I was infected by BadTrans awhile back....before I got Norton. Nasty! It came in a private email from a freeper's private email to my aol address, come to think of it

[MrsEmmaPeel]

ANY security expert would tell you that if you allow an unauthorized person to have physical access to your machine, you are by definition nonsecure.

No it was to do with an outsider getting a shell command on your system and running your computer as root. WAKE UP! Mac OS X has UNIX underneath!

[ThinkDifferent]

Ok, so you have no interest in supporting your assertions. Fine with me.

[Woahhs]

My Powerbook got a virus, but I ate some chicken soup and it got all better.

Norton Chicken Noodle Rules!

[RadioAstronomer]

THANKS! Just updated and tested my system!

[Doohickey]

Very helpful. Penis.

[kitkat]

Ahem...now that I have a mob of Mackers assembled here, could one of you answer a question for a neophyte?

I can post pix with no problem if I get one off of, say, FR by opening the pic on a new window and copying and pasting the URL. Works just fine.

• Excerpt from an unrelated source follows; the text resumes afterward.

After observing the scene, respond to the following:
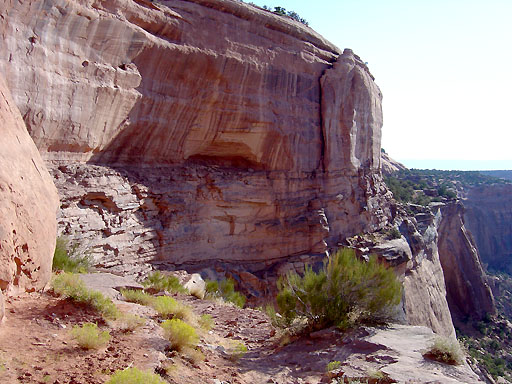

But, how do I save the URL when I want to store pictures on my OSX?

[Woahhs]

Very helpful. Penis.

As opposed to a arrogant penis?

[Salo]

Emma, is this what you are talking about? Vulnerability Note VU#147587

[jocon307]

Bump, so I can find this thread tommorrow when my computer guy comes to work

[Woahhs]

Copy and paste it on the notes section of the comments box in the Get Info/General Information pulldown menu

[Knitebane]

Does this mean it woon't spread to those of us who do not work on networks?

The Internet is a network. The biggest network.

If your Windows computer is connected in such a way that you can access other computers via TCP/IP, you are at risk from this worm.

LAN, modem, DSL, and cable are all affected.